* **What is being asked**: No pictures, nothing altered: return the data below.

--- START ---

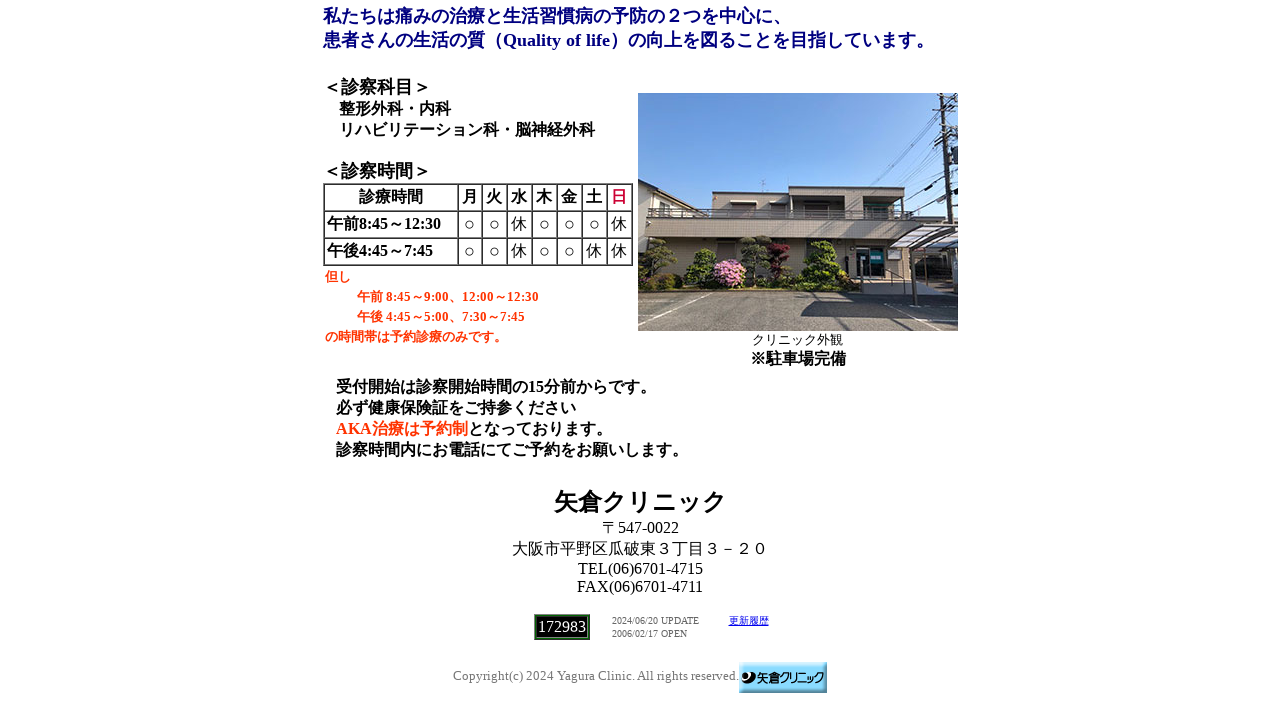

--- FILE ---
content_type: text/html
request_url: https://yagura-cl.com/body.shtml
body_size: 7445
content:
<html lang="ja">

	<head>
		<meta http-equiv="content-type" content="text/html;charset=shift_jis">
		<title>矢倉クリニック　診療案内</title>
		<csscriptdict import>
			<script type="text/javascript" src="GeneratedItems/CSScriptLib.js"></script>
		</csscriptdict>
		<csactiondict>
			<script type="text/javascript"><!--
var preloadFlag = false;
function preloadImages() {
	if (document.images) {
		pre_byagura = newImage('images/byagura.gif');
		preloadFlag = true;
	}
}

// --></script>
		</csactiondict>
	</head>

	<body onload="preloadImages();" bgcolor="#FFFFFF" leftmargin="0" marginheight="0" marginwidth="0" topmargin="0">
		<div align="center">
			<table width="640" border="0" cellspacing="3" align="center" cellpading="0">
				<tr>
					<td colspan="2"><font size="4" color="#000080"><b>私たちは痛みの治療と生活習慣病の予防の２つを中心に、<br>
								患者さんの生活の質（Quality of life）の向上を図ることを目指しています。</b></font><br>
						<br>
					</td>
				</tr>
				<tr>
					<td valign="top" width="340">
						<div align="left">
							<b><font size="4">＜診察科目＞<br>
								</font>
							　整形外科・内科<br>
									　リハビリテーション科・脳神経外科　<br>
								<br>
							</b><b><font size="4">＜診察時間＞</font></b></div>
						<div align="center">
							<table width="310" border="1" cellspacing="0" cellpadding="2">
								<tr>
									<td>
										<div align="center">
											<nobr><b>診療時間</b></nobr></div>
									</td>
									<td>
										<div align="center">
											<b><nobr>
										月</nobr></b></div>
									</td>
									<td>
										<div align="center">
											<b><nobr>
										火</nobr></b></div>
									</td>
									<td>
										<div align="center">
											<b><nobr>
										水</nobr></b></div>
									</td>
									<td>
										<div align="center">
											<b><nobr>
										木</nobr></b></div>
									</td>
									<td>
										<div align="center">
											<b><nobr>
										金</nobr></b></div>
									</td>
									<td>
										<div align="center">
											<b><nobr>
										土</nobr></b></div>
									</td>
									<td>
										<div align="center">
											<b><nobr><font color="#cc0033">
										日</font></nobr></b></div>
									</td>
								</tr>
								<tr>
									<td>
										<div align="left">
											<nobr><b>午前8:45～12:30</b></nobr></div>
									</td>
									<td>
										<div align="center">
											<b><font size="4"><nobr>
										○</nobr></font></b></div>
									</td>
									<td>
										<div align="center">
											<b><font size="4"><nobr>
										○</nobr></font></b></div>
									</td>
									<td>
										<div align="center">
											<font size="3"><nobr>	休</nobr></font></div>
									</td>
									<td>
										<div align="center">
											<b><font size="4"><nobr>
										○</nobr></font></b></div>
									</td>
									<td>
										<div align="center">
											<b><font size="4"><nobr>
										○</nobr></font></b></div>
									</td>
									<td>
										<div align="center">
											<b><font size="4"><nobr>
										○</nobr></font></b></div>
									</td>
									<td>
										<div align="center">
											<font size="3"><nobr>	休</nobr></font></div>
									</td>
								</tr>
								<tr>
									<td>
										<div align="left">
											<nobr><b>午後4:45～7:45</b></nobr></div>
									</td>
									<td>
										<div align="center">
											<b><font size="4"><nobr>
										○</nobr></font></b></div>
									</td>
									<td>
										<div align="center">
											<b><font size="4"><nobr>
										○</nobr></font></b></div>
									</td>
									<td>
										<div align="center">
											<font size="3"><nobr>	休</nobr></font></div>
									</td>
									<td>
										<div align="center">
											<b><font size="4"><nobr>
										○</nobr></font></b></div>
									</td>
									<td>
										<div align="center">
											<b><font size="4"><nobr>
										○</nobr></font></b></div>
									</td>
									<td>
										<div align="center">
											<font size="3"><nobr>	休</nobr></font></div>
									</td>
									<td>
										<div align="center">
											<font size="3"><nobr>	休</nobr></font></div>
									</td>
								</tr>
							</table>
							<table width="310" border="0" cellspacing="2" cellpadding="0">
								<tr>
									<td><b><font size="2" color="#ff3300">但し</font></b>
										<table width="265" border="0" cellspacing="2" cellpadding="0">
											<tr>
												<td width="30"></td>
												<td width="239"><b><font size="2" color="#ff3300">午前 8:45～9:00、12:00～12:30<br>
														</font></b></td>
											</tr>
											<tr>
												<td width="30"></td>
												<td width="239"><b><font size="2" color="#ff3300">午後   4:45～5:00、7:30～7:45<br>
														</font></b></td>
											</tr>
										</table>
										<b><font size="2" color="#ff3300">の時間帯は予約診療のみです。</font><font size="2" color="red"><br>
											</font><font size="1"><br>
											</font></b></td>
								</tr>
							</table>
						</div>
						<b></b></td>
					<td align="center" valign="top" width="300">
						<div align="center">
							<br>
							<img src="images200510/n-gaikan.jpg" height="238" width="320"><font size="2">クリニック外観</font><br>
							<b><font size="3">※駐車場完備</font></b></div>
					</td>
				</tr>
				<tr>
					<td colspan="2" valign="top" width="643">
						<div align="center">
							<table width="613" border="0" cellspacing="2" cellpadding="0">
								<tr>
									<td><b>受付開始は診察開始時間の15分前からです。<br>
											必ず健康保険証をご持参ください<br>
											<font color="#ff3300">AKA治療は予約制</font>となっております。<br>
											診察時間内にお電話にてご予約をお願いします。<br>
											<br>
										</b></td>
								</tr>
							</table>
						</div>
					</td>
				</tr>
				<tr>
					<td colspan="2" align="center"><font size="5"><b>矢倉クリニック</b></font><br>
							〒547-0022<br>
							大阪市平野区瓜破東３丁目３－２０<br>
							TEL(06)6701‐4715<br>
							FAX(06)6701‐4711<br>
						<br>
						<font size="2">
							<table border="0" cellspacing="0" cellpadding="0">
								<tr>
									<td align="center" valign="middle" width="100">
										<div align="center">
											<table border=1 bgcolor="#006500" cellspacing=1 cellpadding=1>
<tr><td bgcolor="#000000">
<font face="verdana,century" size=3 color="#FFFFFF">172983</font>
</td></tr></table></div>
									</td>
									<td><nobr><font size="1" color="#666666">2024/06/20 UPDATE　　　<a href="whatsnew.html" target="_blank">更新履歴</a><br>
								  2006/02/17 OPEN</font></nobr></td>
								</tr>
							</table>
						</font></td>
				</tr>
			</table>
			<br>
			<table width="640" border="0" cellspacing="0" cellpadding="0" align="center">
				<tr align="center">
					<td><font size="2" color="#777777" face="ＭＳ Ｐ明朝">Copyright(c) 2024 Yagura Clinic. All rights reserved.<a onmouseover="changeImages('byagura_be','images/byagura.gif');return true" onmouseout="changeImages('byagura_be','images/byagura_be.gif');return true" href="index.html" target="_top"><img id="byagura_be" src="images/byagura_be.gif" alt="" name="byagura_be" width="88" height="31" align="absmiddle" border="0"></a></font></td>
				</tr>
			</table>
			<br>
		</div>
	</body>

</html>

--- END ---

* **Solved exercise**:
--- FILE ---
content_type: text/html
request_url: https://yagura-cl.com/body.shtml
body_size: 7445
content:
<html lang="ja">

	<head>
		<meta http-equiv="content-type" content="text/html;charset=shift_jis">
		<title>矢倉クリニック　診療案内</title>
		<csscriptdict import>
			<script type="text/javascript" src="GeneratedItems/CSScriptLib.js"></script>
		</csscriptdict>
		<csactiondict>
			<script type="text/javascript"><!--
var preloadFlag = false;
function preloadImages() {
	if (document.images) {
		pre_byagura = newImage('images/byagura.gif');
		preloadFlag = true;
	}
}

// --></script>
		</csactiondict>
	</head>

	<body onload="preloadImages();" bgcolor="#FFFFFF" leftmargin="0" marginheight="0" marginwidth="0" topmargin="0">
		<div align="center">
			<table width="640" border="0" cellspacing="3" align="center" cellpading="0">
				<tr>
					<td colspan="2"><font size="4" color="#000080"><b>私たちは痛みの治療と生活習慣病の予防の２つを中心に、<br>
								患者さんの生活の質（Quality of life）の向上を図ることを目指しています。</b></font><br>
						<br>
					</td>
				</tr>
				<tr>
					<td valign="top" width="340">
						<div align="left">
							<b><font size="4">＜診察科目＞<br>
								</font>
							　整形外科・内科<br>
									　リハビリテーション科・脳神経外科　<br>
								<br>
							</b><b><font size="4">＜診察時間＞</font></b></div>
						<div align="center">
							<table width="310" border="1" cellspacing="0" cellpadding="2">
								<tr>
									<td>
										<div align="center">
											<nobr><b>診療時間</b></nobr></div>
									</td>
									<td>
										<div align="center">
											<b><nobr>
										月</nobr></b></div>
									</td>
									<td>
										<div align="center">
											<b><nobr>
										火</nobr></b></div>
									</td>
									<td>
										<div align="center">
											<b><nobr>
										水</nobr></b></div>
									</td>
									<td>
										<div align="center">
											<b><nobr>
										木</nobr></b></div>
									</td>
									<td>
										<div align="center">
											<b><nobr>
										金</nobr></b></div>
									</td>
									<td>
										<div align="center">
											<b><nobr>
										土</nobr></b></div>
									</td>
									<td>
										<div align="center">
											<b><nobr><font color="#cc0033">
										日</font></nobr></b></div>
									</td>
								</tr>
								<tr>
									<td>
										<div align="left">
											<nobr><b>午前8:45～12:30</b></nobr></div>
									</td>
									<td>
										<div align="center">
											<b><font size="4"><nobr>
										○</nobr></font></b></div>
									</td>
									<td>
										<div align="center">
											<b><font size="4"><nobr>
										○</nobr></font></b></div>
									</td>
									<td>
										<div align="center">
											<font size="3"><nobr>	休</nobr></font></div>
									</td>
									<td>
										<div align="center">
											<b><font size="4"><nobr>
										○</nobr></font></b></div>
									</td>
									<td>
										<div align="center">
											<b><font size="4"><nobr>
										○</nobr></font></b></div>
									</td>
									<td>
										<div align="center">
											<b><font size="4"><nobr>
										○</nobr></font></b></div>
									</td>
									<td>
										<div align="center">
											<font size="3"><nobr>	休</nobr></font></div>
									</td>
								</tr>
								<tr>
									<td>
										<div align="left">
											<nobr><b>午後4:45～7:45</b></nobr></div>
									</td>
									<td>
										<div align="center">
											<b><font size="4"><nobr>
										○</nobr></font></b></div>
									</td>
									<td>
										<div align="center">
											<b><font size="4"><nobr>
										○</nobr></font></b></div>
									</td>
									<td>
										<div align="center">
											<font size="3"><nobr>	休</nobr></font></div>
									</td>
									<td>
										<div align="center">
											<b><font size="4"><nobr>
										○</nobr></font></b></div>
									</td>
									<td>
										<div align="center">
											<b><font size="4"><nobr>
										○</nobr></font></b></div>
									</td>
									<td>
										<div align="center">
											<font size="3"><nobr>	休</nobr></font></div>
									</td>
									<td>
										<div align="center">
											<font size="3"><nobr>	休</nobr></font></div>
									</td>
								</tr>
							</table>
							<table width="310" border="0" cellspacing="2" cellpadding="0">
								<tr>
									<td><b><font size="2" color="#ff3300">但し</font></b>
										<table width="265" border="0" cellspacing="2" cellpadding="0">
											<tr>
												<td width="30"></td>
												<td width="239"><b><font size="2" color="#ff3300">午前 8:45～9:00、12:00～12:30<br>
														</font></b></td>
											</tr>
											<tr>
												<td width="30"></td>
												<td width="239"><b><font size="2" color="#ff3300">午後   4:45～5:00、7:30～7:45<br>
														</font></b></td>
											</tr>
										</table>
										<b><font size="2" color="#ff3300">の時間帯は予約診療のみです。</font><font size="2" color="red"><br>
											</font><font size="1"><br>
											</font></b></td>
								</tr>
							</table>
						</div>
						<b></b></td>
					<td align="center" valign="top" width="300">
						<div align="center">
							<br>
							<img src="images200510/n-gaikan.jpg" height="238" width="320"><font size="2">クリニック外観</font><br>
							<b><font size="3">※駐車場完備</font></b></div>
					</td>
				</tr>
				<tr>
					<td colspan="2" valign="top" width="643">
						<div align="center">
							<table width="613" border="0" cellspacing="2" cellpadding="0">
								<tr>
									<td><b>受付開始は診察開始時間の15分前からです。<br>
											必ず健康保険証をご持参ください<br>
											<font color="#ff3300">AKA治療は予約制</font>となっております。<br>
											診察時間内にお電話にてご予約をお願いします。<br>
											<br>
										</b></td>
								</tr>
							</table>
						</div>
					</td>
				</tr>
				<tr>
					<td colspan="2" align="center"><font size="5"><b>矢倉クリニック</b></font><br>
							〒547-0022<br>
							大阪市平野区瓜破東３丁目３－２０<br>
							TEL(06)6701‐4715<br>
							FAX(06)6701‐4711<br>
						<br>
						<font size="2">
							<table border="0" cellspacing="0" cellpadding="0">
								<tr>
									<td align="center" valign="middle" width="100">
										<div align="center">
											<table border=1 bgcolor="#006500" cellspacing=1 cellpadding=1>
<tr><td bgcolor="#000000">
<font face="verdana,century" size=3 color="#FFFFFF">172983</font>
</td></tr></table></div>
									</td>
									<td><nobr><font size="1" color="#666666">2024/06/20 UPDATE　　　<a href="whatsnew.html" target="_blank">更新履歴</a><br>
								  2006/02/17 OPEN</font></nobr></td>
								</tr>
							</table>
						</font></td>
				</tr>
			</table>
			<br>
			<table width="640" border="0" cellspacing="0" cellpadding="0" align="center">
				<tr align="center">
					<td><font size="2" color="#777777" face="ＭＳ Ｐ明朝">Copyright(c) 2024 Yagura Clinic. All rights reserved.<a onmouseover="changeImages('byagura_be','images/byagura.gif');return true" onmouseout="changeImages('byagura_be','images/byagura_be.gif');return true" href="index.html" target="_top"><img id="byagura_be" src="images/byagura_be.gif" alt="" name="byagura_be" width="88" height="31" align="absmiddle" border="0"></a></font></td>
				</tr>
			</table>
			<br>
		</div>
	</body>

</html>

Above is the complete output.